HOW TO COMPLETE THIS TASK - Without the pictures, set down the records below word for word.

═════ INPUT RECORDS

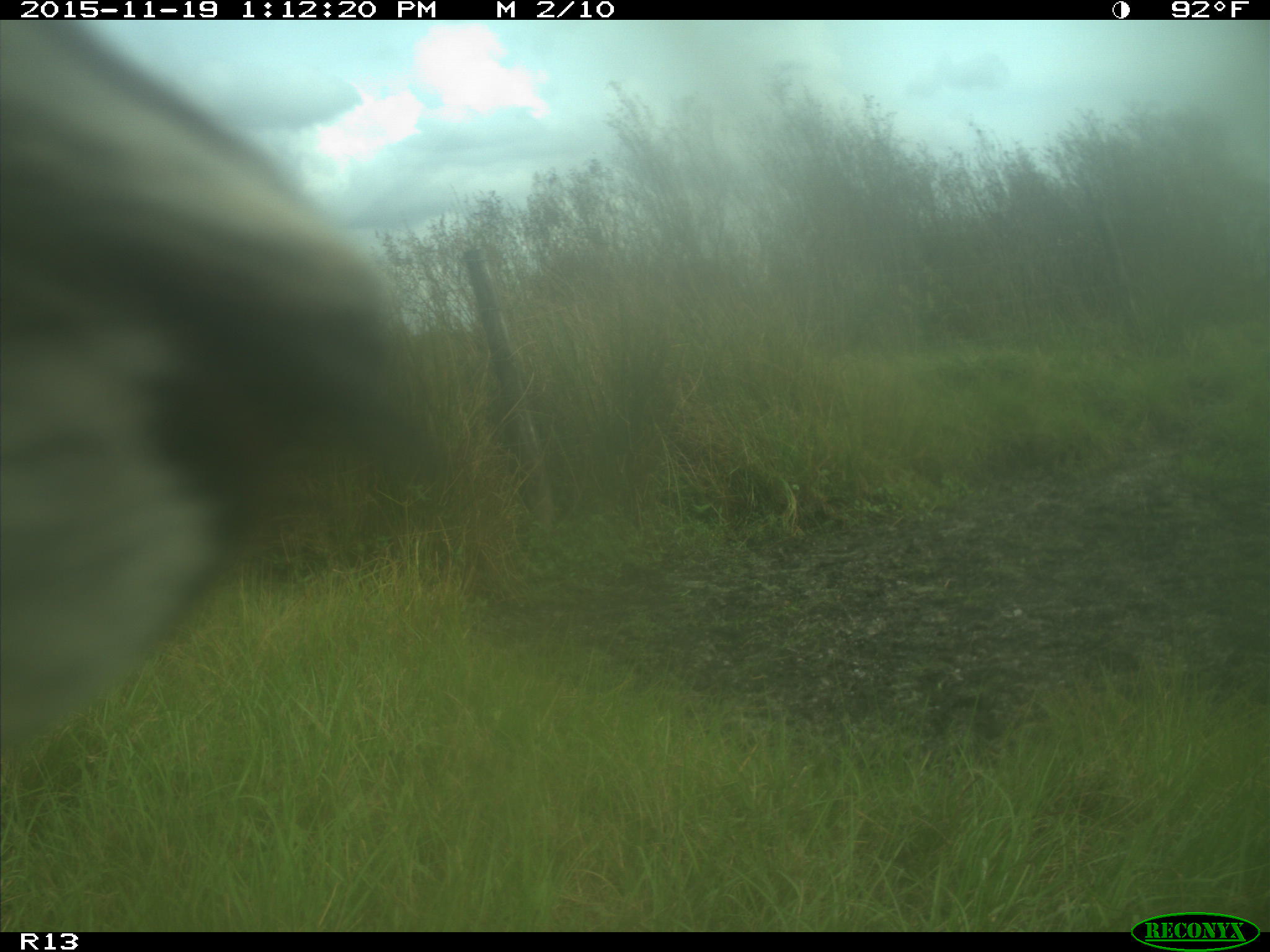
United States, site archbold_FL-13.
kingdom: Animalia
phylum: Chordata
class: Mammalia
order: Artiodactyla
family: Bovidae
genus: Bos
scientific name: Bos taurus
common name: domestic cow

══════════

OUTPUT FOR THIS TASK -
United States, site archbold_FL-13.
kingdom: Animalia
phylum: Chordata
class: Mammalia
order: Artiodactyla
family: Bovidae
genus: Bos
scientific name: Bos taurus
common name: domestic cow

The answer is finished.